New Standards for Virtual Assistants Sought
                
                A new World Wide Web Consortium (W3C) community group aimed at developing standards for digital assistants launched June 7, following interest expressed during the SpeechTEK conference in Washington in late May.
“After the panel on ‘The Future of Speech Standards’ at SpeechTEK, several people met to talk about starting a new community group to look at use cases and requirements for possible new standards for newer types of voice applications, like virtual assistants,” says Deborah Dahl, principal of Conversational Technologies and a consultant, a member of the VoiceXML Forum, and the chair of the W3C’s Multimodal Interaction Working Group.
Community groups represent a relatively new type of W3C group that is free to join, and they don’t require participants to work for a W3C member company, Dahl explains. The idea is to get wide input from a community of developers and users on some topic of interest.
Dahl hopes the group can help with developing interoperability standards for digital assistants, much as other W3C groups have been instrumental in developing standards for other technologies. For example, VoiceXML standards are based on use cases centered on telephony-based voice systems.
                The typical interaction style that these standards support is system-initiated directed dialogue using grammars to constrain the speech recognizer. In recent years, interaction with voice applications has become much more flexible, with a user-initiated dialogue style and significantly fewer constraints on spoken input.
More recently, many of these new applications have become known as virtual assistants. Most notable among them are Apple’s Siri, Microsoft’s Cortana, Google Now, and Amazon’s Alexa.

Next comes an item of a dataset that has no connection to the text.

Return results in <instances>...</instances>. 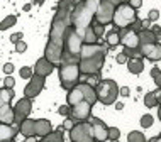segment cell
<instances>
[{"label":"cell","instance_id":"obj_8","mask_svg":"<svg viewBox=\"0 0 161 142\" xmlns=\"http://www.w3.org/2000/svg\"><path fill=\"white\" fill-rule=\"evenodd\" d=\"M69 140L71 142H92V140H95L92 122L90 120L76 122L75 127L69 130Z\"/></svg>","mask_w":161,"mask_h":142},{"label":"cell","instance_id":"obj_26","mask_svg":"<svg viewBox=\"0 0 161 142\" xmlns=\"http://www.w3.org/2000/svg\"><path fill=\"white\" fill-rule=\"evenodd\" d=\"M14 97H15L14 88L3 87L2 90H0V103H10L12 100H14Z\"/></svg>","mask_w":161,"mask_h":142},{"label":"cell","instance_id":"obj_53","mask_svg":"<svg viewBox=\"0 0 161 142\" xmlns=\"http://www.w3.org/2000/svg\"><path fill=\"white\" fill-rule=\"evenodd\" d=\"M44 2H46V0H32V3H34V5H42Z\"/></svg>","mask_w":161,"mask_h":142},{"label":"cell","instance_id":"obj_9","mask_svg":"<svg viewBox=\"0 0 161 142\" xmlns=\"http://www.w3.org/2000/svg\"><path fill=\"white\" fill-rule=\"evenodd\" d=\"M115 8L117 5L110 2V0H100L98 8H97V14H95V20L103 25H108L114 22V14H115Z\"/></svg>","mask_w":161,"mask_h":142},{"label":"cell","instance_id":"obj_42","mask_svg":"<svg viewBox=\"0 0 161 142\" xmlns=\"http://www.w3.org/2000/svg\"><path fill=\"white\" fill-rule=\"evenodd\" d=\"M25 49H27V44L24 41L15 42V53H25Z\"/></svg>","mask_w":161,"mask_h":142},{"label":"cell","instance_id":"obj_49","mask_svg":"<svg viewBox=\"0 0 161 142\" xmlns=\"http://www.w3.org/2000/svg\"><path fill=\"white\" fill-rule=\"evenodd\" d=\"M153 80H154V85H156V87H158V88H161V71H159L158 75L154 76Z\"/></svg>","mask_w":161,"mask_h":142},{"label":"cell","instance_id":"obj_51","mask_svg":"<svg viewBox=\"0 0 161 142\" xmlns=\"http://www.w3.org/2000/svg\"><path fill=\"white\" fill-rule=\"evenodd\" d=\"M158 73H159V68H158V66H154L153 70H151V76H153V78H154V76L158 75Z\"/></svg>","mask_w":161,"mask_h":142},{"label":"cell","instance_id":"obj_12","mask_svg":"<svg viewBox=\"0 0 161 142\" xmlns=\"http://www.w3.org/2000/svg\"><path fill=\"white\" fill-rule=\"evenodd\" d=\"M92 103L81 100L76 105H71V117L76 120V122H81V120H90L92 117Z\"/></svg>","mask_w":161,"mask_h":142},{"label":"cell","instance_id":"obj_7","mask_svg":"<svg viewBox=\"0 0 161 142\" xmlns=\"http://www.w3.org/2000/svg\"><path fill=\"white\" fill-rule=\"evenodd\" d=\"M137 19V10L134 8L130 3H120L115 8V14H114V27L117 29H124L129 27L134 20Z\"/></svg>","mask_w":161,"mask_h":142},{"label":"cell","instance_id":"obj_38","mask_svg":"<svg viewBox=\"0 0 161 142\" xmlns=\"http://www.w3.org/2000/svg\"><path fill=\"white\" fill-rule=\"evenodd\" d=\"M86 81H88V83L92 85V87H97L100 81H102V78H100V73H93V75H90Z\"/></svg>","mask_w":161,"mask_h":142},{"label":"cell","instance_id":"obj_39","mask_svg":"<svg viewBox=\"0 0 161 142\" xmlns=\"http://www.w3.org/2000/svg\"><path fill=\"white\" fill-rule=\"evenodd\" d=\"M129 27H130V29H134V31H136V32H139V31H142V29H144V22H142V20H141V19H139V17H137V19L134 20V22L129 25Z\"/></svg>","mask_w":161,"mask_h":142},{"label":"cell","instance_id":"obj_35","mask_svg":"<svg viewBox=\"0 0 161 142\" xmlns=\"http://www.w3.org/2000/svg\"><path fill=\"white\" fill-rule=\"evenodd\" d=\"M93 31H95V34H97V37L100 39V37L103 36V34H105V25L103 24H100V22H97V20H93Z\"/></svg>","mask_w":161,"mask_h":142},{"label":"cell","instance_id":"obj_56","mask_svg":"<svg viewBox=\"0 0 161 142\" xmlns=\"http://www.w3.org/2000/svg\"><path fill=\"white\" fill-rule=\"evenodd\" d=\"M158 118H159V122H161V105H158Z\"/></svg>","mask_w":161,"mask_h":142},{"label":"cell","instance_id":"obj_23","mask_svg":"<svg viewBox=\"0 0 161 142\" xmlns=\"http://www.w3.org/2000/svg\"><path fill=\"white\" fill-rule=\"evenodd\" d=\"M105 44L108 47H115V46L120 44V29L114 27L112 31H108L105 34Z\"/></svg>","mask_w":161,"mask_h":142},{"label":"cell","instance_id":"obj_4","mask_svg":"<svg viewBox=\"0 0 161 142\" xmlns=\"http://www.w3.org/2000/svg\"><path fill=\"white\" fill-rule=\"evenodd\" d=\"M58 75H59V83L64 90H71L73 87H76L80 83V78L83 76L80 71V63L68 61V59H63L61 64L58 66Z\"/></svg>","mask_w":161,"mask_h":142},{"label":"cell","instance_id":"obj_24","mask_svg":"<svg viewBox=\"0 0 161 142\" xmlns=\"http://www.w3.org/2000/svg\"><path fill=\"white\" fill-rule=\"evenodd\" d=\"M127 70L132 75H141L142 70H144V63H142V58H129L127 61Z\"/></svg>","mask_w":161,"mask_h":142},{"label":"cell","instance_id":"obj_31","mask_svg":"<svg viewBox=\"0 0 161 142\" xmlns=\"http://www.w3.org/2000/svg\"><path fill=\"white\" fill-rule=\"evenodd\" d=\"M127 140H129V142H144L146 137H144V134H142V132L132 130V132H129V134H127Z\"/></svg>","mask_w":161,"mask_h":142},{"label":"cell","instance_id":"obj_48","mask_svg":"<svg viewBox=\"0 0 161 142\" xmlns=\"http://www.w3.org/2000/svg\"><path fill=\"white\" fill-rule=\"evenodd\" d=\"M129 95H130L129 87H120V97H129Z\"/></svg>","mask_w":161,"mask_h":142},{"label":"cell","instance_id":"obj_55","mask_svg":"<svg viewBox=\"0 0 161 142\" xmlns=\"http://www.w3.org/2000/svg\"><path fill=\"white\" fill-rule=\"evenodd\" d=\"M115 108H117V110H122V108H124V103H120V102L115 103Z\"/></svg>","mask_w":161,"mask_h":142},{"label":"cell","instance_id":"obj_16","mask_svg":"<svg viewBox=\"0 0 161 142\" xmlns=\"http://www.w3.org/2000/svg\"><path fill=\"white\" fill-rule=\"evenodd\" d=\"M54 64L49 61V59L46 58V56H42V58H39L36 64H34V73L36 75H41V76H49L51 73L54 71Z\"/></svg>","mask_w":161,"mask_h":142},{"label":"cell","instance_id":"obj_20","mask_svg":"<svg viewBox=\"0 0 161 142\" xmlns=\"http://www.w3.org/2000/svg\"><path fill=\"white\" fill-rule=\"evenodd\" d=\"M20 134H22L25 139H31V137H36L37 132H36V120L32 118H25L22 124H20Z\"/></svg>","mask_w":161,"mask_h":142},{"label":"cell","instance_id":"obj_3","mask_svg":"<svg viewBox=\"0 0 161 142\" xmlns=\"http://www.w3.org/2000/svg\"><path fill=\"white\" fill-rule=\"evenodd\" d=\"M98 3H100V0H81L80 3H76V5L73 7L71 24L78 31L80 36H83V32L93 24Z\"/></svg>","mask_w":161,"mask_h":142},{"label":"cell","instance_id":"obj_13","mask_svg":"<svg viewBox=\"0 0 161 142\" xmlns=\"http://www.w3.org/2000/svg\"><path fill=\"white\" fill-rule=\"evenodd\" d=\"M120 44H122L124 47H139L141 46L139 34L130 27L120 29Z\"/></svg>","mask_w":161,"mask_h":142},{"label":"cell","instance_id":"obj_45","mask_svg":"<svg viewBox=\"0 0 161 142\" xmlns=\"http://www.w3.org/2000/svg\"><path fill=\"white\" fill-rule=\"evenodd\" d=\"M3 73H5V75H12V73H14V64H12V63H5V64H3Z\"/></svg>","mask_w":161,"mask_h":142},{"label":"cell","instance_id":"obj_37","mask_svg":"<svg viewBox=\"0 0 161 142\" xmlns=\"http://www.w3.org/2000/svg\"><path fill=\"white\" fill-rule=\"evenodd\" d=\"M58 113L61 115V117H69V115H71V105H61L58 108Z\"/></svg>","mask_w":161,"mask_h":142},{"label":"cell","instance_id":"obj_50","mask_svg":"<svg viewBox=\"0 0 161 142\" xmlns=\"http://www.w3.org/2000/svg\"><path fill=\"white\" fill-rule=\"evenodd\" d=\"M114 5H120V3H129V0H110Z\"/></svg>","mask_w":161,"mask_h":142},{"label":"cell","instance_id":"obj_33","mask_svg":"<svg viewBox=\"0 0 161 142\" xmlns=\"http://www.w3.org/2000/svg\"><path fill=\"white\" fill-rule=\"evenodd\" d=\"M75 124H76V120L69 115V117H64V122H63V125L59 129H61V130H71V129L75 127Z\"/></svg>","mask_w":161,"mask_h":142},{"label":"cell","instance_id":"obj_54","mask_svg":"<svg viewBox=\"0 0 161 142\" xmlns=\"http://www.w3.org/2000/svg\"><path fill=\"white\" fill-rule=\"evenodd\" d=\"M32 5H34V3H25V5H24V10H25V12H29Z\"/></svg>","mask_w":161,"mask_h":142},{"label":"cell","instance_id":"obj_5","mask_svg":"<svg viewBox=\"0 0 161 142\" xmlns=\"http://www.w3.org/2000/svg\"><path fill=\"white\" fill-rule=\"evenodd\" d=\"M83 37L78 34V31L73 25H69L66 37H64V49H63V59L68 61H78L80 63V54H81V47H83ZM61 59V61H63Z\"/></svg>","mask_w":161,"mask_h":142},{"label":"cell","instance_id":"obj_43","mask_svg":"<svg viewBox=\"0 0 161 142\" xmlns=\"http://www.w3.org/2000/svg\"><path fill=\"white\" fill-rule=\"evenodd\" d=\"M147 19H149L151 22L158 20V19H159V10H156V8H153V10H149V14H147Z\"/></svg>","mask_w":161,"mask_h":142},{"label":"cell","instance_id":"obj_14","mask_svg":"<svg viewBox=\"0 0 161 142\" xmlns=\"http://www.w3.org/2000/svg\"><path fill=\"white\" fill-rule=\"evenodd\" d=\"M141 53L149 61H161V42H149V44H141Z\"/></svg>","mask_w":161,"mask_h":142},{"label":"cell","instance_id":"obj_27","mask_svg":"<svg viewBox=\"0 0 161 142\" xmlns=\"http://www.w3.org/2000/svg\"><path fill=\"white\" fill-rule=\"evenodd\" d=\"M83 42L85 44H93V42H98V37H97V34H95V31H93V25H90L88 29L83 32Z\"/></svg>","mask_w":161,"mask_h":142},{"label":"cell","instance_id":"obj_18","mask_svg":"<svg viewBox=\"0 0 161 142\" xmlns=\"http://www.w3.org/2000/svg\"><path fill=\"white\" fill-rule=\"evenodd\" d=\"M0 124H15V110L10 103H0Z\"/></svg>","mask_w":161,"mask_h":142},{"label":"cell","instance_id":"obj_2","mask_svg":"<svg viewBox=\"0 0 161 142\" xmlns=\"http://www.w3.org/2000/svg\"><path fill=\"white\" fill-rule=\"evenodd\" d=\"M107 51L108 46L105 44H83L81 47V54H80V71L83 76H90L93 73H100L102 66L105 64L107 58Z\"/></svg>","mask_w":161,"mask_h":142},{"label":"cell","instance_id":"obj_36","mask_svg":"<svg viewBox=\"0 0 161 142\" xmlns=\"http://www.w3.org/2000/svg\"><path fill=\"white\" fill-rule=\"evenodd\" d=\"M120 137V130L117 127H108V140H117Z\"/></svg>","mask_w":161,"mask_h":142},{"label":"cell","instance_id":"obj_47","mask_svg":"<svg viewBox=\"0 0 161 142\" xmlns=\"http://www.w3.org/2000/svg\"><path fill=\"white\" fill-rule=\"evenodd\" d=\"M151 29H153L154 36L158 37V41H159V39H161V25H153V27H151Z\"/></svg>","mask_w":161,"mask_h":142},{"label":"cell","instance_id":"obj_25","mask_svg":"<svg viewBox=\"0 0 161 142\" xmlns=\"http://www.w3.org/2000/svg\"><path fill=\"white\" fill-rule=\"evenodd\" d=\"M139 39H141V44H149V42H156L158 41V37L154 36V32H153V29H149V27H144L142 31H139Z\"/></svg>","mask_w":161,"mask_h":142},{"label":"cell","instance_id":"obj_30","mask_svg":"<svg viewBox=\"0 0 161 142\" xmlns=\"http://www.w3.org/2000/svg\"><path fill=\"white\" fill-rule=\"evenodd\" d=\"M17 24V15H7L5 19L2 20V24H0V29L2 31H7L8 27H12V25Z\"/></svg>","mask_w":161,"mask_h":142},{"label":"cell","instance_id":"obj_46","mask_svg":"<svg viewBox=\"0 0 161 142\" xmlns=\"http://www.w3.org/2000/svg\"><path fill=\"white\" fill-rule=\"evenodd\" d=\"M129 3L136 8V10H139V8L142 7V0H129Z\"/></svg>","mask_w":161,"mask_h":142},{"label":"cell","instance_id":"obj_15","mask_svg":"<svg viewBox=\"0 0 161 142\" xmlns=\"http://www.w3.org/2000/svg\"><path fill=\"white\" fill-rule=\"evenodd\" d=\"M17 134H20L19 124H2V125H0V140L2 142L15 140Z\"/></svg>","mask_w":161,"mask_h":142},{"label":"cell","instance_id":"obj_17","mask_svg":"<svg viewBox=\"0 0 161 142\" xmlns=\"http://www.w3.org/2000/svg\"><path fill=\"white\" fill-rule=\"evenodd\" d=\"M90 122H92V125H93L95 140H105V139H108V127L105 125L103 120H100L97 117H92V118H90Z\"/></svg>","mask_w":161,"mask_h":142},{"label":"cell","instance_id":"obj_28","mask_svg":"<svg viewBox=\"0 0 161 142\" xmlns=\"http://www.w3.org/2000/svg\"><path fill=\"white\" fill-rule=\"evenodd\" d=\"M144 105L147 107V108H154V107L159 105L158 97H156V92H147L144 95Z\"/></svg>","mask_w":161,"mask_h":142},{"label":"cell","instance_id":"obj_52","mask_svg":"<svg viewBox=\"0 0 161 142\" xmlns=\"http://www.w3.org/2000/svg\"><path fill=\"white\" fill-rule=\"evenodd\" d=\"M156 97H158V102H159V105H161V88L156 90Z\"/></svg>","mask_w":161,"mask_h":142},{"label":"cell","instance_id":"obj_1","mask_svg":"<svg viewBox=\"0 0 161 142\" xmlns=\"http://www.w3.org/2000/svg\"><path fill=\"white\" fill-rule=\"evenodd\" d=\"M73 3L69 0H59L56 7V14L53 17L49 29V39L44 47V56L49 59L54 66H59L63 59V49H64V37L71 24V12H73Z\"/></svg>","mask_w":161,"mask_h":142},{"label":"cell","instance_id":"obj_19","mask_svg":"<svg viewBox=\"0 0 161 142\" xmlns=\"http://www.w3.org/2000/svg\"><path fill=\"white\" fill-rule=\"evenodd\" d=\"M78 87L81 88V92H83V95H85V100H86V102H90L92 105H95V103L98 102L97 88L92 87V85H90L88 81H80V83H78Z\"/></svg>","mask_w":161,"mask_h":142},{"label":"cell","instance_id":"obj_57","mask_svg":"<svg viewBox=\"0 0 161 142\" xmlns=\"http://www.w3.org/2000/svg\"><path fill=\"white\" fill-rule=\"evenodd\" d=\"M158 137H159V140H161V132H159V135H158Z\"/></svg>","mask_w":161,"mask_h":142},{"label":"cell","instance_id":"obj_32","mask_svg":"<svg viewBox=\"0 0 161 142\" xmlns=\"http://www.w3.org/2000/svg\"><path fill=\"white\" fill-rule=\"evenodd\" d=\"M153 122H154V118H153V115H149V113L142 115L141 120H139V124H141L142 129H149L151 125H153Z\"/></svg>","mask_w":161,"mask_h":142},{"label":"cell","instance_id":"obj_6","mask_svg":"<svg viewBox=\"0 0 161 142\" xmlns=\"http://www.w3.org/2000/svg\"><path fill=\"white\" fill-rule=\"evenodd\" d=\"M95 88H97L98 102H102L103 105H114L117 97L120 95V88L114 80H102Z\"/></svg>","mask_w":161,"mask_h":142},{"label":"cell","instance_id":"obj_10","mask_svg":"<svg viewBox=\"0 0 161 142\" xmlns=\"http://www.w3.org/2000/svg\"><path fill=\"white\" fill-rule=\"evenodd\" d=\"M44 85H46V76H41V75H36V73H34L32 78L29 80V83L25 85V88H24V97L36 98L37 95L44 90Z\"/></svg>","mask_w":161,"mask_h":142},{"label":"cell","instance_id":"obj_44","mask_svg":"<svg viewBox=\"0 0 161 142\" xmlns=\"http://www.w3.org/2000/svg\"><path fill=\"white\" fill-rule=\"evenodd\" d=\"M22 37H24V34L22 32H15V34H10V42H19V41H22Z\"/></svg>","mask_w":161,"mask_h":142},{"label":"cell","instance_id":"obj_29","mask_svg":"<svg viewBox=\"0 0 161 142\" xmlns=\"http://www.w3.org/2000/svg\"><path fill=\"white\" fill-rule=\"evenodd\" d=\"M42 142H63V130L61 129H56L51 134H47L44 139H42Z\"/></svg>","mask_w":161,"mask_h":142},{"label":"cell","instance_id":"obj_40","mask_svg":"<svg viewBox=\"0 0 161 142\" xmlns=\"http://www.w3.org/2000/svg\"><path fill=\"white\" fill-rule=\"evenodd\" d=\"M115 61L119 63V64H127V61H129V56H127V54H125L124 51H122V53H119V54L115 56Z\"/></svg>","mask_w":161,"mask_h":142},{"label":"cell","instance_id":"obj_41","mask_svg":"<svg viewBox=\"0 0 161 142\" xmlns=\"http://www.w3.org/2000/svg\"><path fill=\"white\" fill-rule=\"evenodd\" d=\"M3 87H7V88H14L15 87V80L12 78V75H7L5 78H3Z\"/></svg>","mask_w":161,"mask_h":142},{"label":"cell","instance_id":"obj_21","mask_svg":"<svg viewBox=\"0 0 161 142\" xmlns=\"http://www.w3.org/2000/svg\"><path fill=\"white\" fill-rule=\"evenodd\" d=\"M36 132H37V137L39 139H44L47 134L53 132V125L47 118H37L36 120Z\"/></svg>","mask_w":161,"mask_h":142},{"label":"cell","instance_id":"obj_11","mask_svg":"<svg viewBox=\"0 0 161 142\" xmlns=\"http://www.w3.org/2000/svg\"><path fill=\"white\" fill-rule=\"evenodd\" d=\"M15 110V124H22L25 118L31 115V110H32V98H27V97H22L19 102L15 103L14 107Z\"/></svg>","mask_w":161,"mask_h":142},{"label":"cell","instance_id":"obj_34","mask_svg":"<svg viewBox=\"0 0 161 142\" xmlns=\"http://www.w3.org/2000/svg\"><path fill=\"white\" fill-rule=\"evenodd\" d=\"M19 75H20V78H24V80H31L32 75H34V70L29 66H24V68H20Z\"/></svg>","mask_w":161,"mask_h":142},{"label":"cell","instance_id":"obj_22","mask_svg":"<svg viewBox=\"0 0 161 142\" xmlns=\"http://www.w3.org/2000/svg\"><path fill=\"white\" fill-rule=\"evenodd\" d=\"M81 100H85V95L81 92V88L78 87H73L71 90H68V95H66V103L68 105H76V103H80Z\"/></svg>","mask_w":161,"mask_h":142}]
</instances>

According to Dahl, the new proposed community group will collect new use cases for voice interaction, develop requirements for applications such as virtual assistants, and explore areas for possible standardization, possibly producing specifications if appropriate. Depending on interest, this exploration could include the following:
• the discovery of virtual assistants with specific expertise, such as a way to find a virtual assistant that can supply weather information;
• standard formats for statistical language models for speech recognizers;
• standard representations for references to common concepts like time;
• interoperability for conversational interfaces; and
• work on dialogue management or workflow languages.
New functionality for existing voice standards can also be a topic of discussion, Dahl adds.
To date, one of the major challenges for developers working with digital assistants has been the lack of interoperability standards, according to Dahl. If a developer were to produce an app for Siri, for example, he would have to start from scratch to develop a similar app for Cortana, and again for Google Now. “You can’t switch out from platform to platform,” Dahl says.
Ideally, the work group could develop common standards for each that would solve this issue. However, Dahl admits that there will be pressure from Apple, Google, Microsoft, and Amazon to keep as much of their technology as proprietary as possible. “Sometimes they don’t want to participate,” Dahl says of the large companies. “But sometimes they see the value of standards in some areas.”
Midsize companies, on the other hand, tend to be active participants in these types of groups because they want to be able to have unified standards for developing apps for different platforms, according to Dahl. She expects speech application developers and voice user interface designers to be particularly interested in this group.